Com atuação no Brasil desde 1998 e com atuais 6,5 mil consumidores no País, o mercado livre de energia tem crescimento constante e grandes prospecções para o futuro. Com a vantagem da escolha da fornecedora...


Com atuação no Brasil desde 1998 e com atuais 6,5 mil consumidores no País, o mercado livre de energia tem crescimento constante e grandes prospecções para o futuro. Com a vantagem da escolha da fornecedora de energia, já foram poupados da conta de luz cerca de R$ 185 bilhões. Há, ainda, uma proposta governamental que abre melhores possibilidades para o campo, incluindo abertura para outros patamares de consumo, podendo atingir 82 milhões de unidades consumidoras a partir de 2024.

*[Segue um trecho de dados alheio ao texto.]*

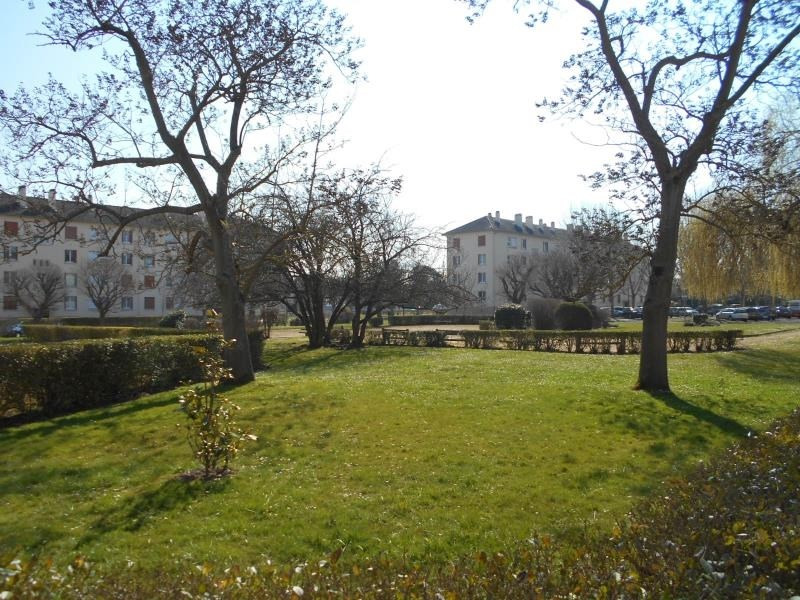 Sale apartment Le mesnil le roi 248000€ - Picture 1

A Associação Brasileira dos Comercializadores (Abraceel) divulgou, no dia 13 de agosto, carta que destaca algumas das mais importantes marcas atingidas pelo mercado livre desde a sua implantação no Brasil. Um dos itens que chamam a atenção é a expansão dos parques de geração que possuem 34% das usinas em construção no País, indicando ampliação do Ambiente de Livre Contratação. Atualmente, 80% das indústrias brasileiras optam pelo mercado livre, que já responde por mais de 30% de toda a energia elétrica consumida no País.

De acordo com a Abraceel, as grandes marcas de economia também poderiam beneficiar os clientes de menor consumo, que hoje são impedidos por lei. O valor de economia pode atingir a marca de 29% em grandes e médias empresas. A redução anual dos gastos pode chegar a R$12 bilhões e gerar 420 mil novos empregos, segundo a entidade.

A integração total no mercado livre de consumidores com menor consumo de energia seria finalizada em 2024, na sua quarta fase, ao contemplar os consumidores com carga abaixo de 500 kW. São informações presentes na consulta pública realizada pelo Ministério de Minas e Energia, disponíveis no mês de agosto. Antes de atingir os menores consumos, são propostas três fases. A primeira, em janeiro de 2021, seria a entrada de consumidores com carga igual ou superior a 1.500 kW. Em julho de 2021, os consumidores com carga igual ou superior a 1.000 kW também poderiam participar do mercado. Na terceira fase, em janeiro de 2022, clientes com carga igual ou superior a 500 kW seriam os beneficiados.

O presidente da Abraceel, Reginaldo Medeiros, destaca o respeito aos contratos já firmados com as concessionárias de distribuição, mesmo após a abertura total do mercado em 2024. Atualmente, 80% dos 2 mil consumidores de residências entrevistados pela Pesquisa Nacional do Ibope Inteligência optariam pela escolha do seu fornecedor de energia elétrica.

Segundo o presidente da Abraceel, a expansão da geração, cuja maior parte é de fontes renováveis e limpas, também serve para desbancar a crítica feita ao mercado livre em relação à participação desses consumidores na expansão da oferta de energia elétrica no Brasil. Entre os empreendimentos em construção, estão pequenas centrais hidrelétricas, usinas a biomassa e parques eólicos e solar.